▶ Records of spatial reasoning questions
————

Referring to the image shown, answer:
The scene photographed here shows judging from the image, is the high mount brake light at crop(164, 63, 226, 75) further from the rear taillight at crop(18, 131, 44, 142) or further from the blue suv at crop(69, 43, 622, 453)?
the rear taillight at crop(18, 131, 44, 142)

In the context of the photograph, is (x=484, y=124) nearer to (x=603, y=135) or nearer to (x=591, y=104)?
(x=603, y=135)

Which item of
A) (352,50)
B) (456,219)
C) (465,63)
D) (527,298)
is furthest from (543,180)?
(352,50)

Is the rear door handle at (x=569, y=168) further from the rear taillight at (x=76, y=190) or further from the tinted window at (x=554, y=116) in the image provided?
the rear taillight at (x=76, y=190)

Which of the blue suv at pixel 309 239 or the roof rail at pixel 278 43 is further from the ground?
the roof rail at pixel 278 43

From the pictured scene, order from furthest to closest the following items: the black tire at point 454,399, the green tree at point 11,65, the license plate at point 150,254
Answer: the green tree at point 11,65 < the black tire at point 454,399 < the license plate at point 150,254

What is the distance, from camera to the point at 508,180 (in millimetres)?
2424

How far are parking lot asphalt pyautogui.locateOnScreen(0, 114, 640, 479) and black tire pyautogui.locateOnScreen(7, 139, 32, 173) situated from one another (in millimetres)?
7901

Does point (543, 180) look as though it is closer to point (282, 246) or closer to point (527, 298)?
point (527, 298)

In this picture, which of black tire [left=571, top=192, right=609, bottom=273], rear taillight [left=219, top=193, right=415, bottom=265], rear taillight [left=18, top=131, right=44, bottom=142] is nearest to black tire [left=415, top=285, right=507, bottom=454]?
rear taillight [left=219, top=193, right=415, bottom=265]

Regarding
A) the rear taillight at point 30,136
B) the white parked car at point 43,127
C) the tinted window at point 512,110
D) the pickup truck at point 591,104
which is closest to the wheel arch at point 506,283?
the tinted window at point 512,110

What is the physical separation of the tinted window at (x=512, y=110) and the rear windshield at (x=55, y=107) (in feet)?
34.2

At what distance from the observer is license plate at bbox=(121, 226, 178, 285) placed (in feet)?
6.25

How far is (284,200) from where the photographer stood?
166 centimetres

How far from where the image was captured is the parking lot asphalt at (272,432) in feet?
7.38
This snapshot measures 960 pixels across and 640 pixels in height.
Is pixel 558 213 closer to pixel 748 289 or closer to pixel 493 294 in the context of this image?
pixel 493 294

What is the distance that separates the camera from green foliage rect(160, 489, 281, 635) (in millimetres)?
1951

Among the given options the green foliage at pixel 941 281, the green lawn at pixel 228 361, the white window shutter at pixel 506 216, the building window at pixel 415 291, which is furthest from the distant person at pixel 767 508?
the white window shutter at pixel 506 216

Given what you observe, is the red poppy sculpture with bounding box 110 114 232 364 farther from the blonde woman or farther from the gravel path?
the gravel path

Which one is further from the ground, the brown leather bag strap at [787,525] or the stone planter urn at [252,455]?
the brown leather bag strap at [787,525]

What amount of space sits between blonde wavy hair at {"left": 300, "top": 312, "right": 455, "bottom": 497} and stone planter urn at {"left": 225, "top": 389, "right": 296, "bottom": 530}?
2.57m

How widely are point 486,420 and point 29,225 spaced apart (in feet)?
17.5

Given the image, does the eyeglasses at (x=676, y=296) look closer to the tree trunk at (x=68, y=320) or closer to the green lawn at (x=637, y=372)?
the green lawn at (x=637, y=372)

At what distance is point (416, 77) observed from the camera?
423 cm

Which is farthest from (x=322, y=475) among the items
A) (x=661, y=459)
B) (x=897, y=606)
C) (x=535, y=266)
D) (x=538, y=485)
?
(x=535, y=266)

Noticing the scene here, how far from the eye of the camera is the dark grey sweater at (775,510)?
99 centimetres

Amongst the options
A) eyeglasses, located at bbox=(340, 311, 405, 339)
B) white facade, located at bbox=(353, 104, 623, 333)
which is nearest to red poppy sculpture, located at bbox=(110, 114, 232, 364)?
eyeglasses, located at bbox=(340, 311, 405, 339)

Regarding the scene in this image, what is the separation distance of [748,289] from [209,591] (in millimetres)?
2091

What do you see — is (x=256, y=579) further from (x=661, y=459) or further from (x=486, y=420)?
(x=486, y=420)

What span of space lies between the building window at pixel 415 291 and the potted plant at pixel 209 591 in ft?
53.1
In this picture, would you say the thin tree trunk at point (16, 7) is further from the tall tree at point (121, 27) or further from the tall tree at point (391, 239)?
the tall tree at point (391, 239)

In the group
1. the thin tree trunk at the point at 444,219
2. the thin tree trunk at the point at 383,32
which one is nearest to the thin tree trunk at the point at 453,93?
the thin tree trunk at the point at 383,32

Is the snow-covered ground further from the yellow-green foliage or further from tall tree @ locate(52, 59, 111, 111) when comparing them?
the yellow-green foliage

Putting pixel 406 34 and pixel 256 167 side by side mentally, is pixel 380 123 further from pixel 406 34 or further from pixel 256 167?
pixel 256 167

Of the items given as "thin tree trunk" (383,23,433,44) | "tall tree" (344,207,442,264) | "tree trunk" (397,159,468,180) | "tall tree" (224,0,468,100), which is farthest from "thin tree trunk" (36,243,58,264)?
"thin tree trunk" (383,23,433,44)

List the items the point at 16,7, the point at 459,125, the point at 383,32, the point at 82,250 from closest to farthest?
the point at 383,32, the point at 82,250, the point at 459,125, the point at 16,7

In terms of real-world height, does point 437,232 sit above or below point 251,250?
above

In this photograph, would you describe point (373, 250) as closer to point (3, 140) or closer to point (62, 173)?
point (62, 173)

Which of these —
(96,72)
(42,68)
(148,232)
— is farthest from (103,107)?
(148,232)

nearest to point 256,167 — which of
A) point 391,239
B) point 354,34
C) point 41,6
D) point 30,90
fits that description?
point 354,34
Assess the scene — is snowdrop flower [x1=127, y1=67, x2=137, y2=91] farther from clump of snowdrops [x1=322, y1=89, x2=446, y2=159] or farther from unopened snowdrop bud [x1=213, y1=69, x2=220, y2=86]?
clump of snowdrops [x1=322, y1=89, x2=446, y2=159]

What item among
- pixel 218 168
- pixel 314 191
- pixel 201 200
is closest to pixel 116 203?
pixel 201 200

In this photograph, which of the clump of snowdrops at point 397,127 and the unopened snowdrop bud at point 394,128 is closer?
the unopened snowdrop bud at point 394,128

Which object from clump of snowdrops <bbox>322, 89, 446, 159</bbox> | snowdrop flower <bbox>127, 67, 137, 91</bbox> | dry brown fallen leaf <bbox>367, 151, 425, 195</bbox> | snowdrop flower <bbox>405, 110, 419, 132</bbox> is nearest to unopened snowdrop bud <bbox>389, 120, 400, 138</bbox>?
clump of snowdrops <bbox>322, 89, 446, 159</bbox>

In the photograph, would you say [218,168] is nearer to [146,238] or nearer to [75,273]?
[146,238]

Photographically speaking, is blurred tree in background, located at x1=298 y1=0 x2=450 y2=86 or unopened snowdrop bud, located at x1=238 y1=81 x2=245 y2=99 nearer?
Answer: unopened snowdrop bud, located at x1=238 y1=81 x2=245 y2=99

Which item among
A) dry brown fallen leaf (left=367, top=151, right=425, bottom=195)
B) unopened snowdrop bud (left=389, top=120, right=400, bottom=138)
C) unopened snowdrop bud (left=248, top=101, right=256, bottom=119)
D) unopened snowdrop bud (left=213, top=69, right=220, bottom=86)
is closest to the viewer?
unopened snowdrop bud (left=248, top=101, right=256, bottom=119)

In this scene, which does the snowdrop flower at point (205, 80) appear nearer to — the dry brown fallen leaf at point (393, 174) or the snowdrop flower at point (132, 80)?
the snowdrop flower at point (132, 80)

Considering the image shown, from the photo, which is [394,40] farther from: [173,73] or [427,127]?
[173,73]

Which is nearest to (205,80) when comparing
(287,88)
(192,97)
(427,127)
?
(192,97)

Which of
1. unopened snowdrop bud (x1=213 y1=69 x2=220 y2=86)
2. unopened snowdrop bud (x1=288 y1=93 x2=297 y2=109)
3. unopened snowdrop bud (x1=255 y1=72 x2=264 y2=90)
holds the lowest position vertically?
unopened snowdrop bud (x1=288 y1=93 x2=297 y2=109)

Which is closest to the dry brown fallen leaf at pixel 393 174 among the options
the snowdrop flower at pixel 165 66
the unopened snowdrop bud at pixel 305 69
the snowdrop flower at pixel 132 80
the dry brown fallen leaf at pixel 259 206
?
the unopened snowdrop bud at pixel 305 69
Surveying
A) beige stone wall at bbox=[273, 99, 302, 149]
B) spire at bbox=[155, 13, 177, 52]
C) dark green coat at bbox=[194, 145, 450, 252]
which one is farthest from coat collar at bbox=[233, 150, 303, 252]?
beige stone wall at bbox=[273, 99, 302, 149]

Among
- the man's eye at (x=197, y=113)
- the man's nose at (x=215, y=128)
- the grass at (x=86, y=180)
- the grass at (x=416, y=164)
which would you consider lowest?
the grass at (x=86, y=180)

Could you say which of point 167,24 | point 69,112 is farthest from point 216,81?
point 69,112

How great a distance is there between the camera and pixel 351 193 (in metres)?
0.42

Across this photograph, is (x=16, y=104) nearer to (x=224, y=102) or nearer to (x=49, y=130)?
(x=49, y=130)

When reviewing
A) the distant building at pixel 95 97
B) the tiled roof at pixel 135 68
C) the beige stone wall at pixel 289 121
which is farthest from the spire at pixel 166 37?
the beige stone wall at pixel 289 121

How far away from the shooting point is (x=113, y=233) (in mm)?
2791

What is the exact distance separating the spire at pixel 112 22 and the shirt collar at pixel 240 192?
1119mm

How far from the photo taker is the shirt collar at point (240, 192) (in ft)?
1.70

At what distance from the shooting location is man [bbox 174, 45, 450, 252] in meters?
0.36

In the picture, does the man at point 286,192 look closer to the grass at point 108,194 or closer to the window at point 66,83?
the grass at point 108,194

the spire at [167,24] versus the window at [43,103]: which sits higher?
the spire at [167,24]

————

Present the lines from the one containing "In the photograph, would" through the one containing "Answer: unopened snowdrop", both included, as a numbered list with blank lines omitted.

1. In the photograph, would you say [218,168] is nearer to [146,238] or nearer to [75,273]?
2. [146,238]
3. Photographically speaking, is blurred tree in background, located at x1=298 y1=0 x2=450 y2=86 or unopened snowdrop bud, located at x1=238 y1=81 x2=245 y2=99 nearer?
4. Answer: unopened snowdrop bud, located at x1=238 y1=81 x2=245 y2=99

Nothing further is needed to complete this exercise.